Friday, August 5, 2005
Where any part of a claim can possibly fall within the coverage of an insurance policy, the insurer has a duty to defend the policy holder, according to a recent decision by the Connecticut Supreme Court.
Mitch Wylie, the owner of a dirt bike company called Strictly Dirt, Inc., had a homeowner’s policy with Hartford Casualty and commercial premises policies from Litchfield Mutual. While Wylie was at Strictly Dirt, his dog bit a two-year-old girl in the face, injuring her severely. Her parents sued both Wylie, as the dog’s owner, and Strictly Dirt, the owner of the premises. Litchfield defended Strictly Dirt, but refused to defend Wylie, on the grounds that he wasn’t the insured. Hartford defended Wylie, settled the claim, and then sought declaratory judgment that Litchfield was liable for breach of its duty to defend.

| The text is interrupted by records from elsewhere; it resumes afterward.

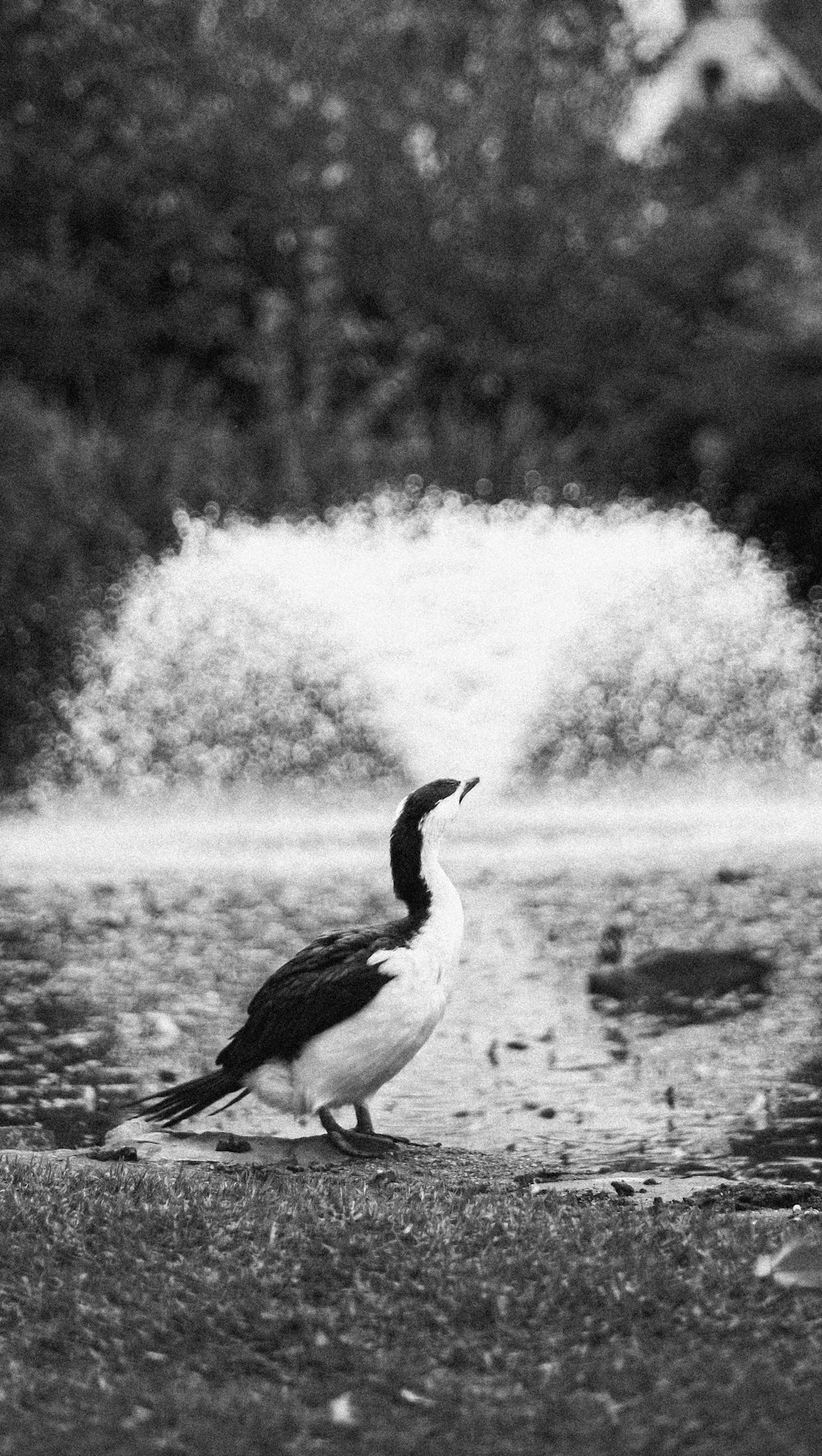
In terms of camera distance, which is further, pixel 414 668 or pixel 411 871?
pixel 414 668

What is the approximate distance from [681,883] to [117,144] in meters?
18.7

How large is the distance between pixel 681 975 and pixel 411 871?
3.81 m

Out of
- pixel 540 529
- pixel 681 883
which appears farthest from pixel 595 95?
pixel 681 883

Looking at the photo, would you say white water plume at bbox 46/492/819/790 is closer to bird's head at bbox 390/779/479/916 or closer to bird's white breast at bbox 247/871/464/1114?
bird's head at bbox 390/779/479/916

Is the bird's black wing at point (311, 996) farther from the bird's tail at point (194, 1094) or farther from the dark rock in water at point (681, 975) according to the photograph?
the dark rock in water at point (681, 975)

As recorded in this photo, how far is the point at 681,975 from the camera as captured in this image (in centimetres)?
1038

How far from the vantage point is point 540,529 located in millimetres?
24719

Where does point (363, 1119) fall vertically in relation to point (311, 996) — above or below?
below

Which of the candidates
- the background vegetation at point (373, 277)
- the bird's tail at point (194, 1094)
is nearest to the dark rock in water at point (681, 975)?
the bird's tail at point (194, 1094)

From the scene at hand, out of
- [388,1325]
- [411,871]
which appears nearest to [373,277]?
[411,871]

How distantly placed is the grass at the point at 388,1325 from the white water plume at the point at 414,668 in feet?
44.1

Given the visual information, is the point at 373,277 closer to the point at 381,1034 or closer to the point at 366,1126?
the point at 366,1126

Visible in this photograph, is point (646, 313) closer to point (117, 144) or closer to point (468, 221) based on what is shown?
point (468, 221)

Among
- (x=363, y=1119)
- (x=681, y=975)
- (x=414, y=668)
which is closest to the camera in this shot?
(x=363, y=1119)
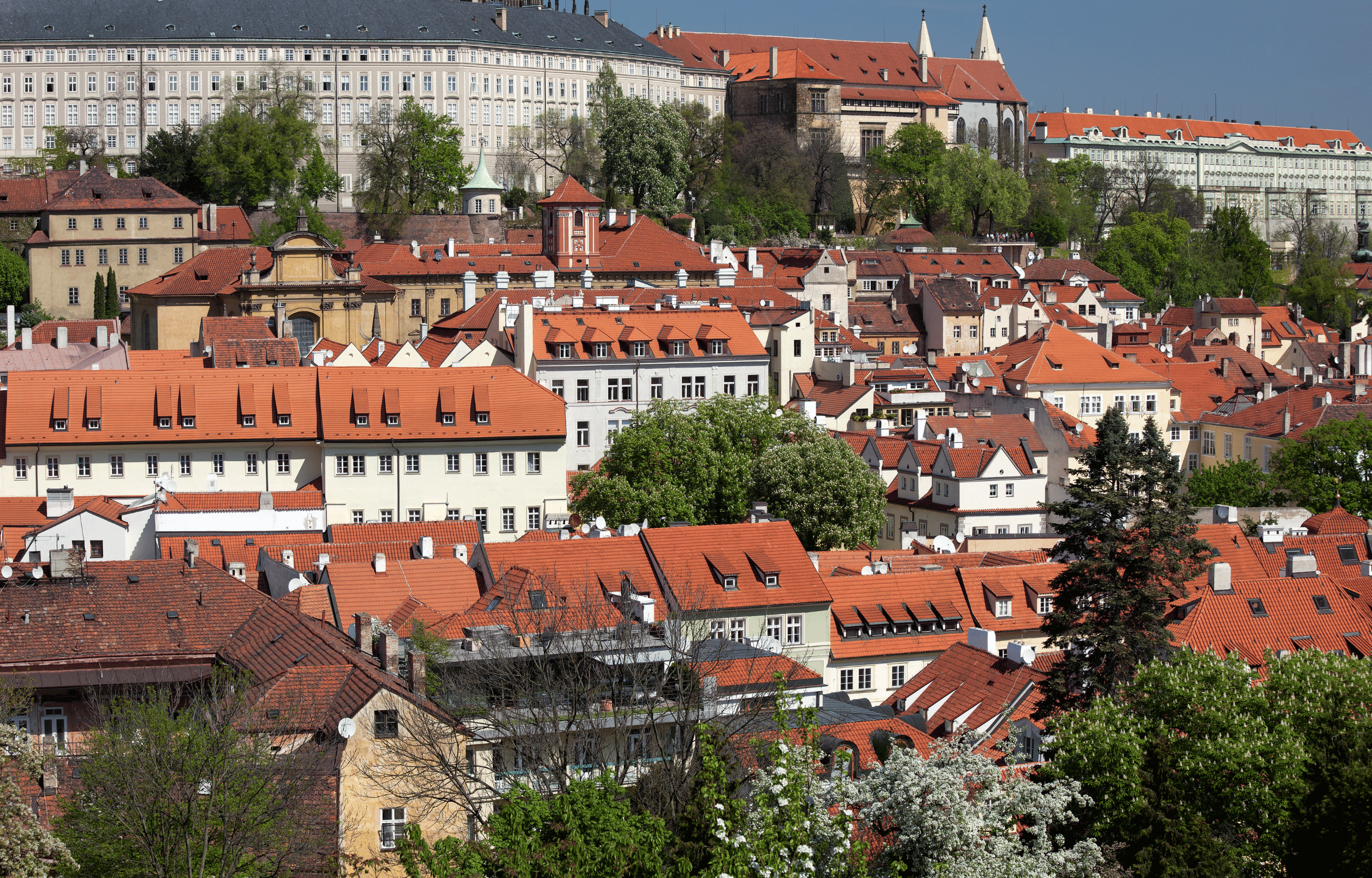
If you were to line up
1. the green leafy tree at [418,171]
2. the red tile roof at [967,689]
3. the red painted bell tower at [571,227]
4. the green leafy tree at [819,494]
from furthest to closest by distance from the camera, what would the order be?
the green leafy tree at [418,171] < the red painted bell tower at [571,227] < the green leafy tree at [819,494] < the red tile roof at [967,689]

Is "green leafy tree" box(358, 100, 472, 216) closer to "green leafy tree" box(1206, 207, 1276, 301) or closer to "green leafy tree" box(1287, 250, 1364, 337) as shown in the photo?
"green leafy tree" box(1206, 207, 1276, 301)

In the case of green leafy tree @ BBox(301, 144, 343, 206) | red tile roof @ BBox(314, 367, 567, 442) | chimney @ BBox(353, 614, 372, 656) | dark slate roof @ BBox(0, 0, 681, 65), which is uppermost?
dark slate roof @ BBox(0, 0, 681, 65)

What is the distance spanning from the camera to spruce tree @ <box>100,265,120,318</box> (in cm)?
9338

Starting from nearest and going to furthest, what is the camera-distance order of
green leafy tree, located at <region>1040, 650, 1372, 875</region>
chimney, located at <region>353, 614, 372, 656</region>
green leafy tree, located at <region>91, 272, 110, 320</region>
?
green leafy tree, located at <region>1040, 650, 1372, 875</region> → chimney, located at <region>353, 614, 372, 656</region> → green leafy tree, located at <region>91, 272, 110, 320</region>

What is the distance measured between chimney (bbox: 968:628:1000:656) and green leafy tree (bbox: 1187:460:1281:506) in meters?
28.5

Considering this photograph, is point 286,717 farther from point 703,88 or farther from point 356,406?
point 703,88

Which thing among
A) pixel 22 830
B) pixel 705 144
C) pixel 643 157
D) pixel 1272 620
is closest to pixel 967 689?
pixel 1272 620

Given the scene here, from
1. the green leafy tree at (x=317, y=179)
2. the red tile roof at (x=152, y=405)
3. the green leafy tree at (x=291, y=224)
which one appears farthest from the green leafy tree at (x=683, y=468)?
the green leafy tree at (x=317, y=179)

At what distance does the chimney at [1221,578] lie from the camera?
44.2 meters

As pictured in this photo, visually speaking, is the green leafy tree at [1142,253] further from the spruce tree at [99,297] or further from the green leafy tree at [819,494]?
the green leafy tree at [819,494]

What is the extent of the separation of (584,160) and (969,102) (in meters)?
50.7

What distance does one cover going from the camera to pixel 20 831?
68.7 ft

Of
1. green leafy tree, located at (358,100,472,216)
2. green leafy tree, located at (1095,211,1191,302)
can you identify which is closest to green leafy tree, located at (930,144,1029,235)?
green leafy tree, located at (1095,211,1191,302)

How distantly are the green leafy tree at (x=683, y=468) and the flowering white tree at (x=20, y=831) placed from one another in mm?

The key here, said the court, in an opinion by Justice Christine Vertefeuille, is that the policy issued to Strictly Dirt extended to cover "your employees, for acts within the scope of their employment by you (this does not include your executive officers)." Wylie was at least arguably an "employee" of the business he owned, and therefore within the definition. Whether he was or was not acting within the scope of his employment in bringing the dog to the premises, the complaint contained enough information to trigger the duty to defend.
Hartford Casualty Insurance Co. v. Litchfield Mutual Fire Insurance Co., 2005 Conn. LEXIS 269 (July 19, 2005).